Task objective:
Copy out each line of the data that includes the string "United".
====
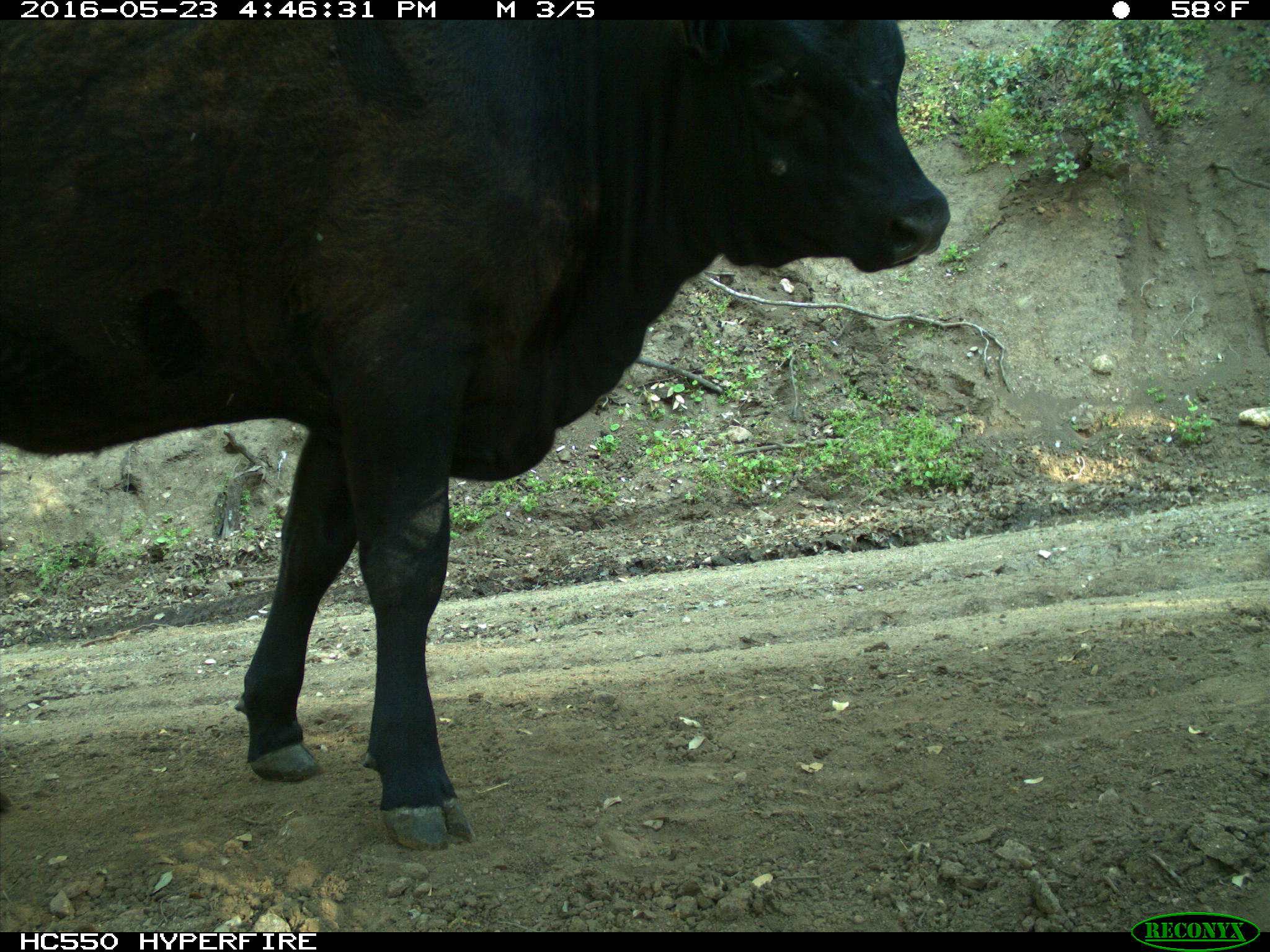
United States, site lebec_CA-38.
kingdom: Animalia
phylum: Chordata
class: Mammalia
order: Artiodactyla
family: Bovidae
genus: Bos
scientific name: Bos taurus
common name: domestic cow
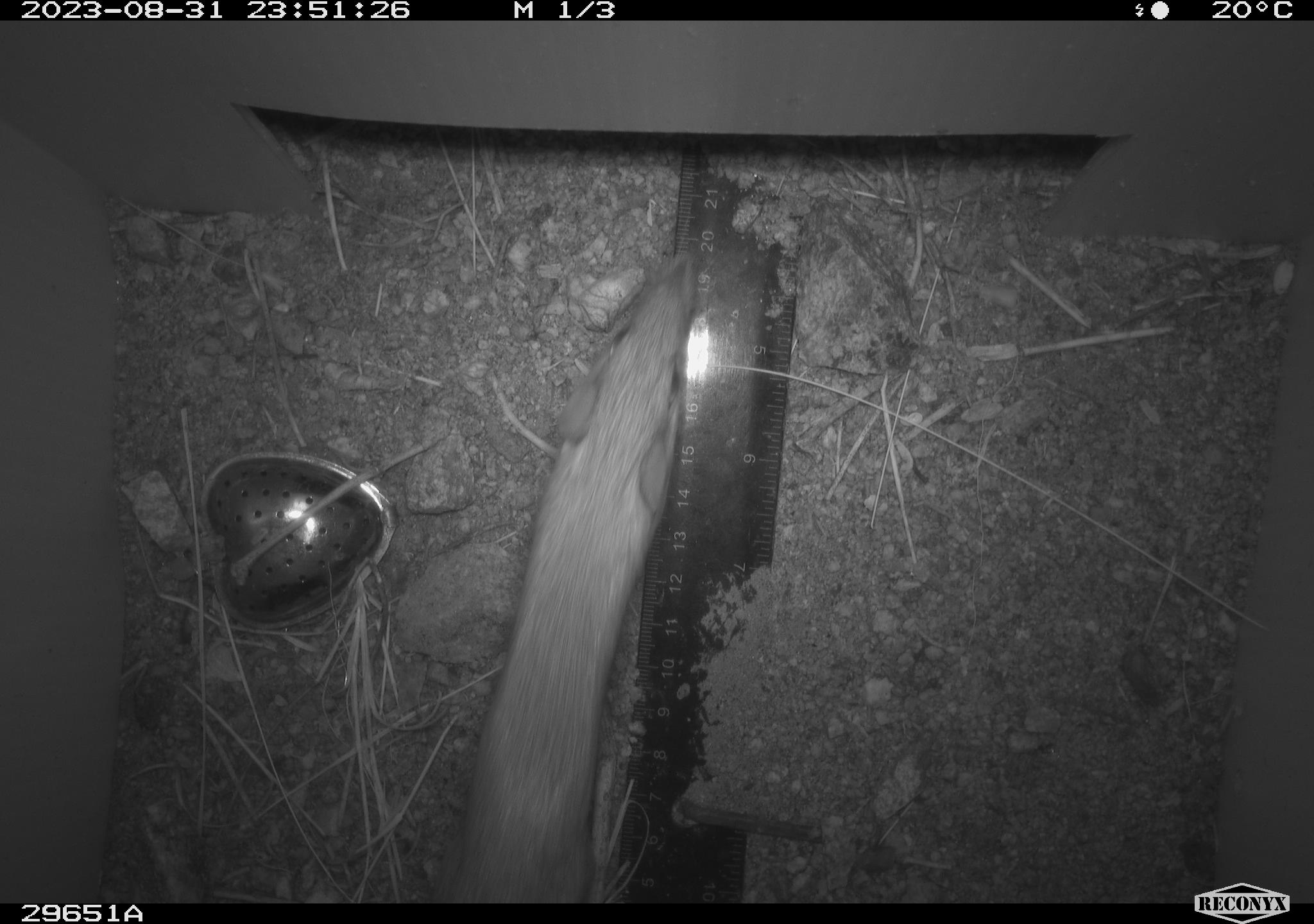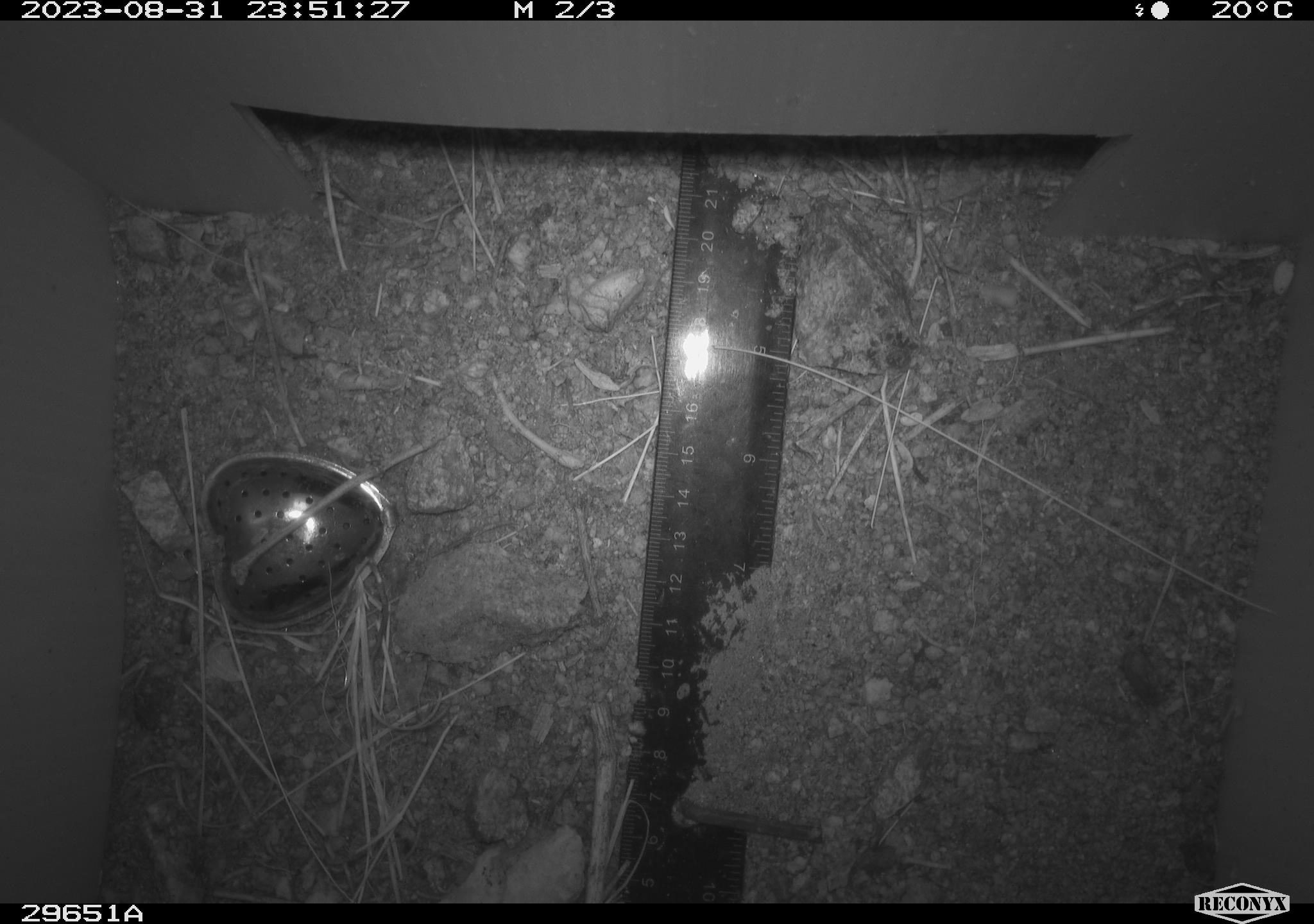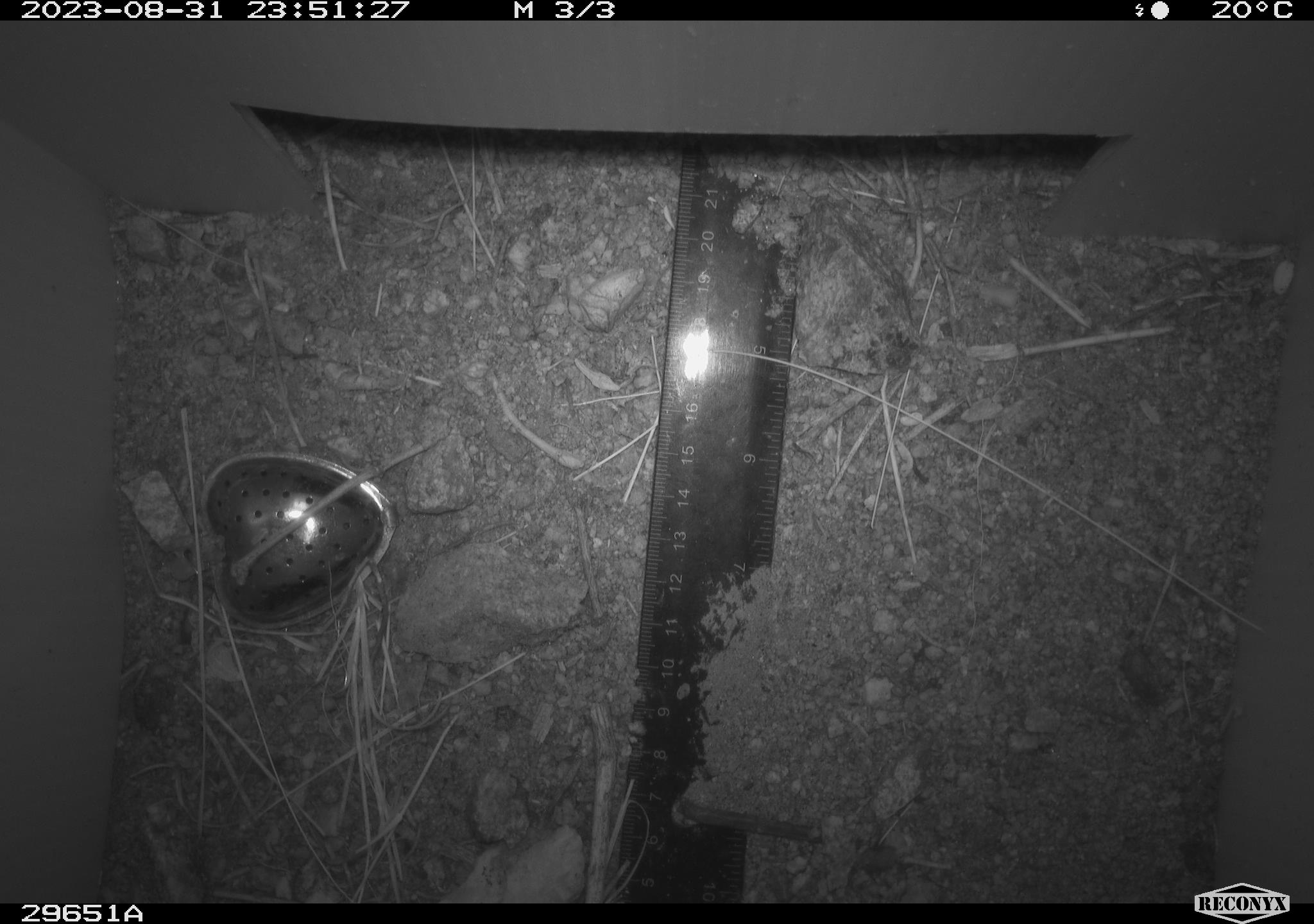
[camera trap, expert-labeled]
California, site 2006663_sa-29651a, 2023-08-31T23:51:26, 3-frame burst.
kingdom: Animalia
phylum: Chordata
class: Mammalia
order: Rodentia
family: Heteromyidae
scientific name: Heteromyidae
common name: kangaroo rats and pocket mice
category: heteromyidae family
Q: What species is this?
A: Heteromyidae family (kangaroo rats and pocket mice) (Heteromyidae).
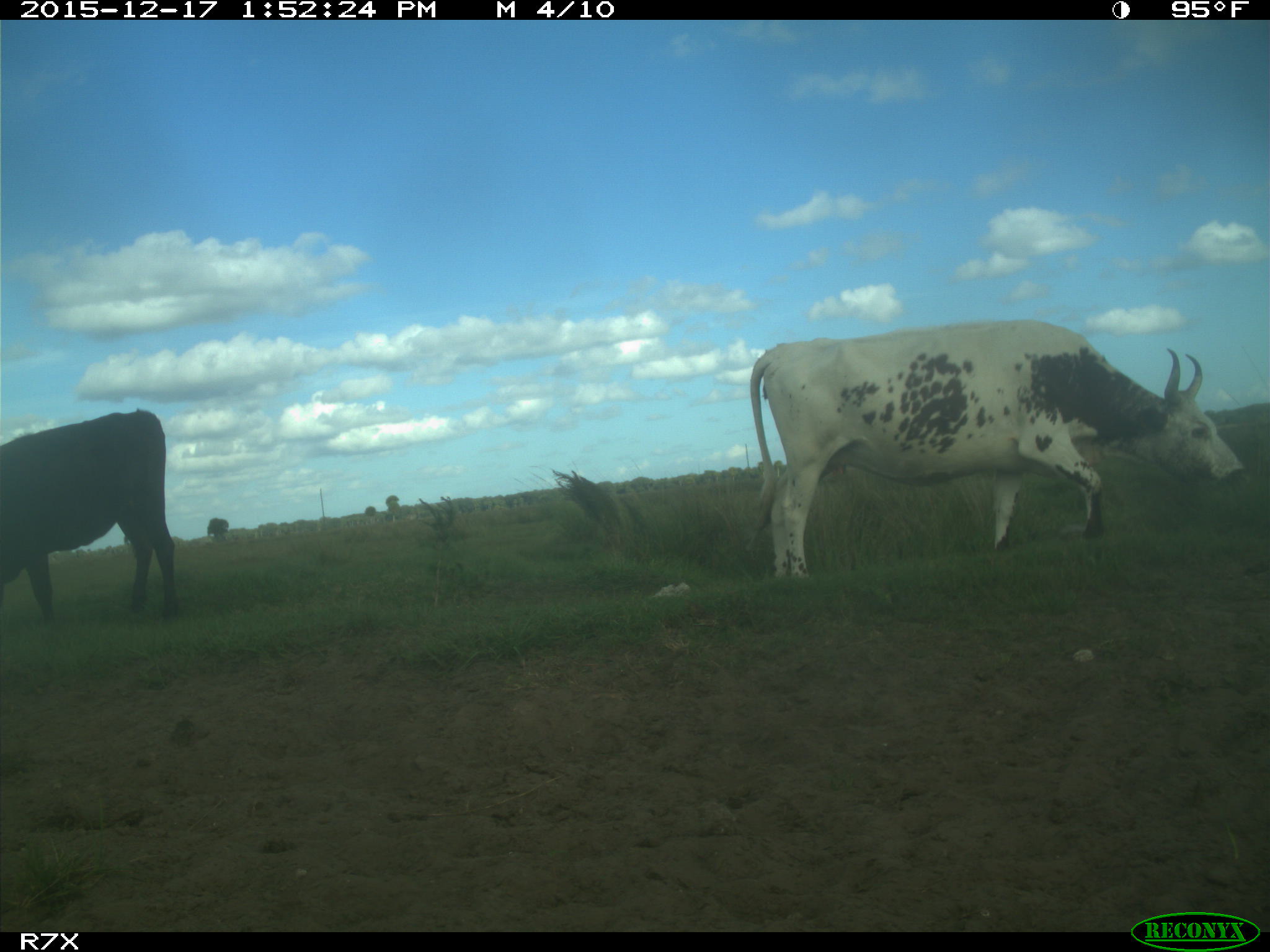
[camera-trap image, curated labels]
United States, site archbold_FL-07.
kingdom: Animalia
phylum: Chordata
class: Mammalia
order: Artiodactyla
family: Bovidae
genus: Bos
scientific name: Bos taurus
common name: domestic cow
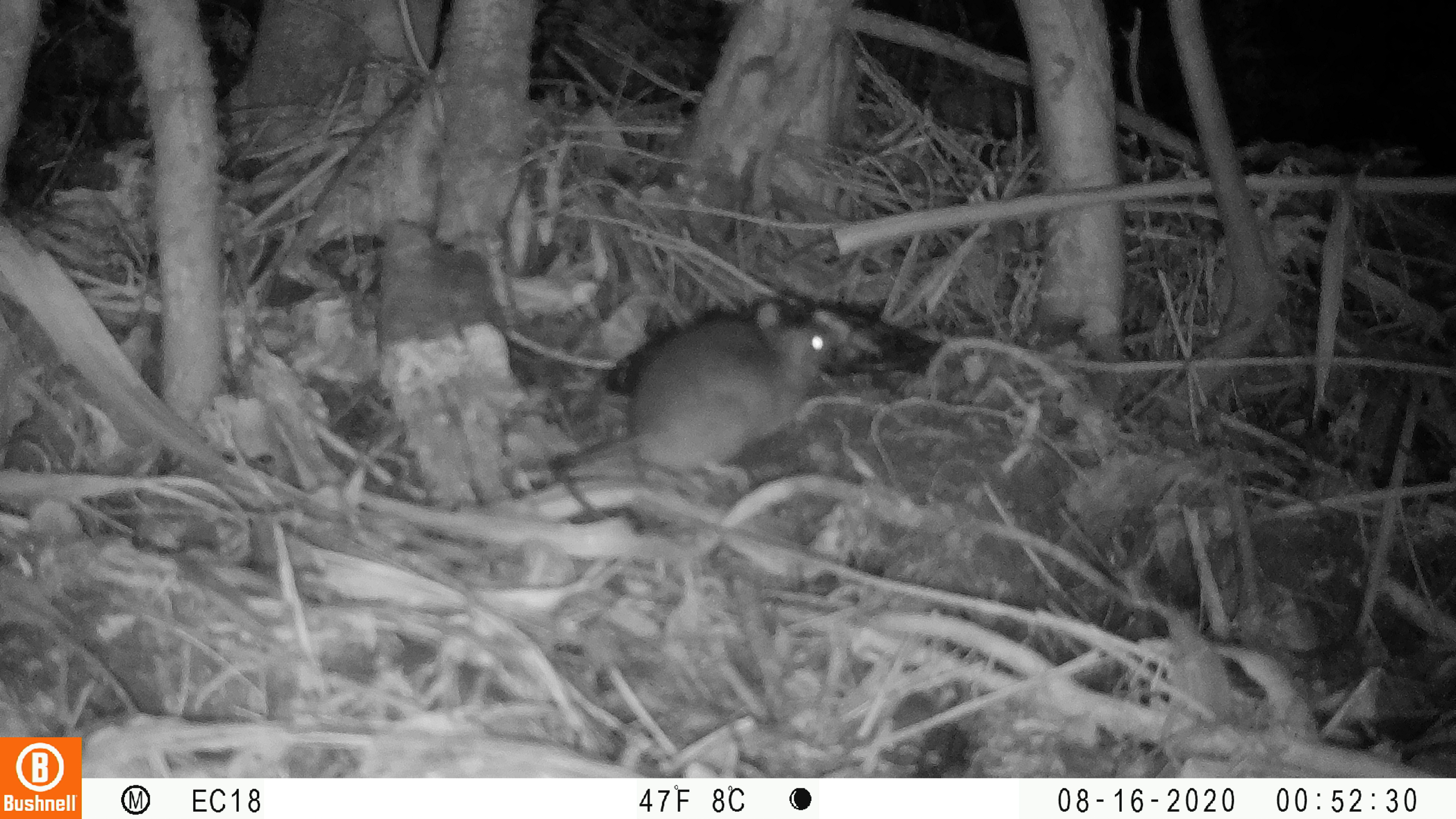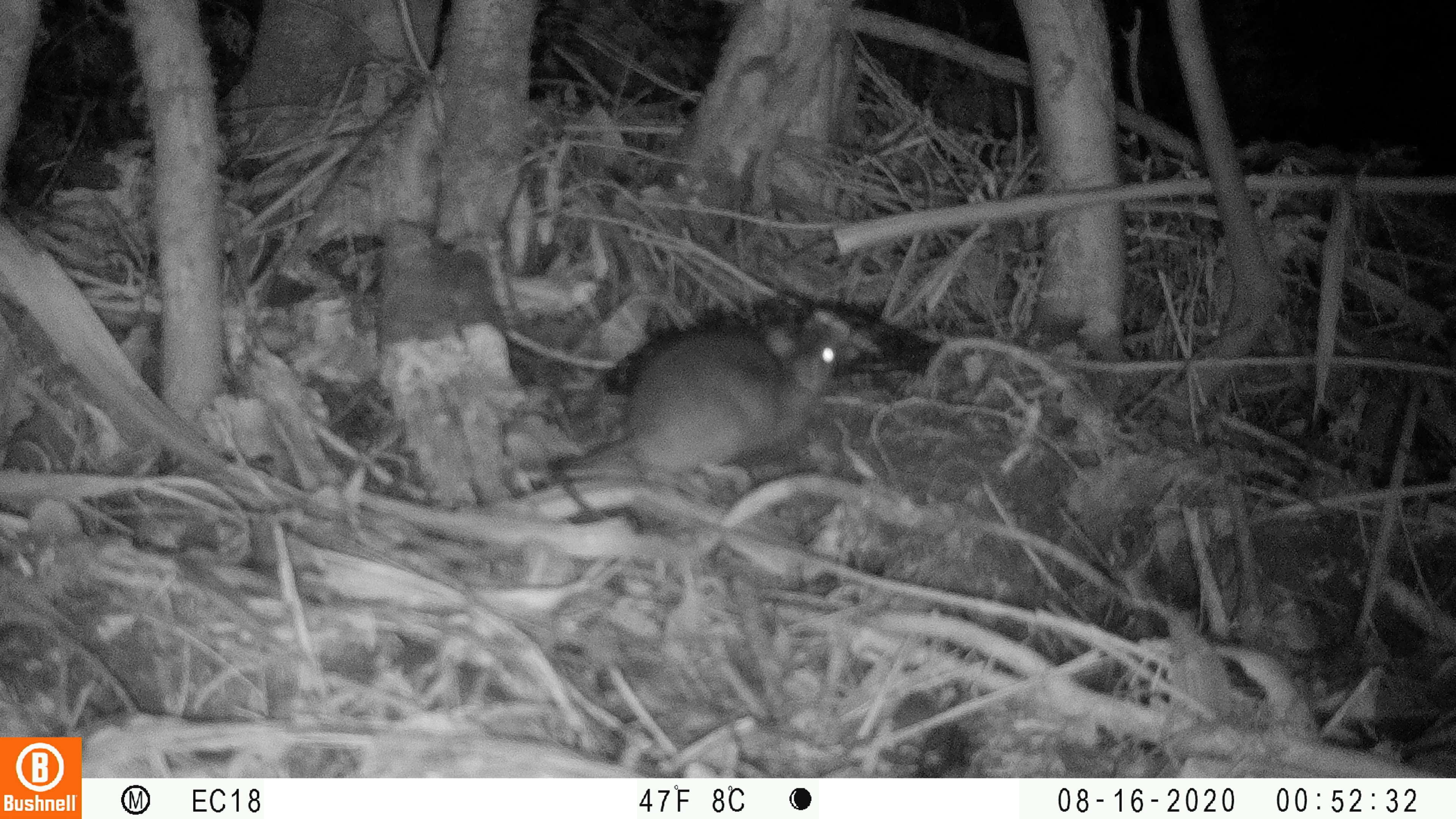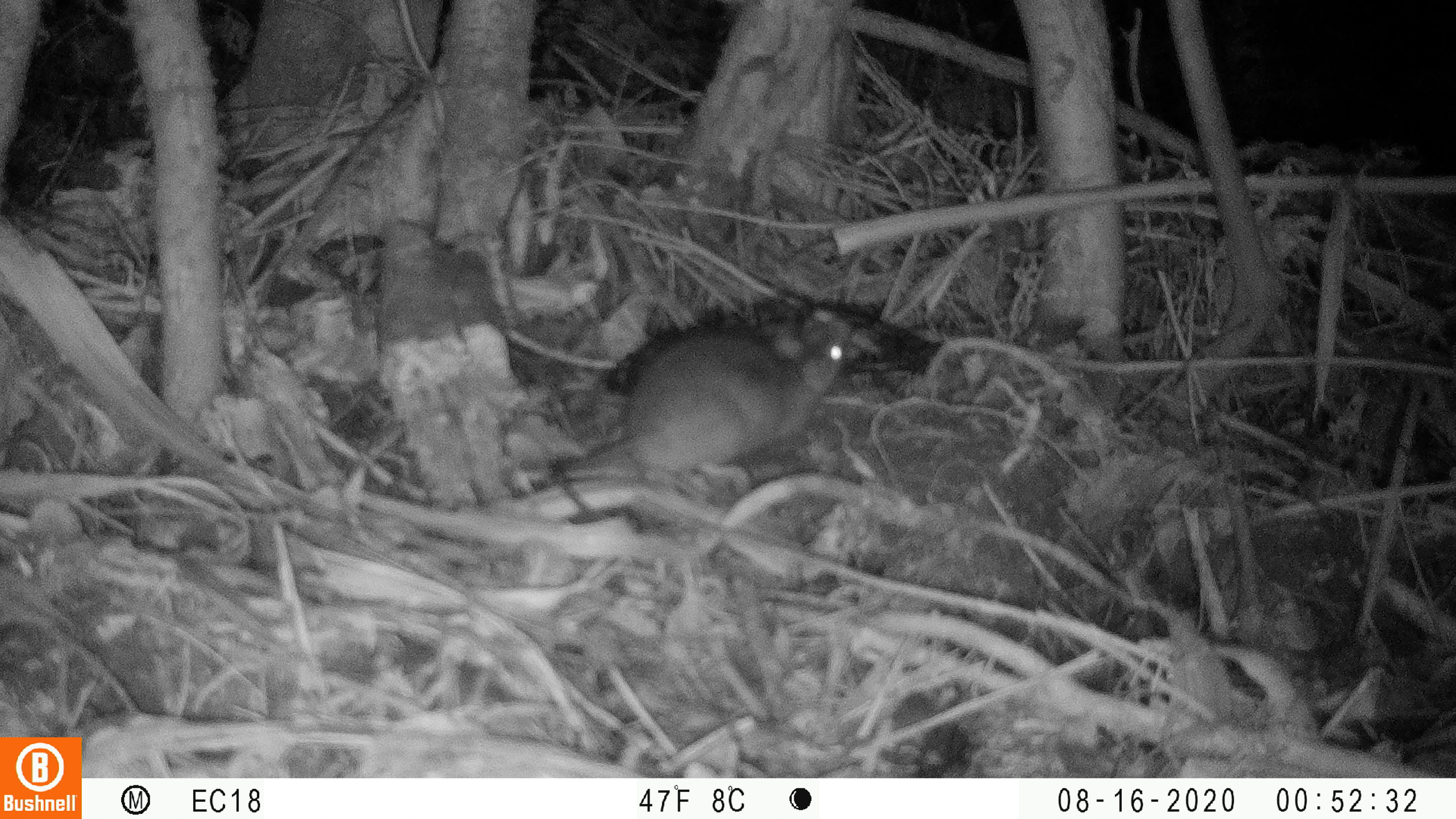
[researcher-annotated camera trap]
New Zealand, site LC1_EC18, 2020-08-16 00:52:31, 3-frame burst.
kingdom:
====
Response for this exercise:
United States, site lebec_CA-38.
United States, site archbold_FL-07.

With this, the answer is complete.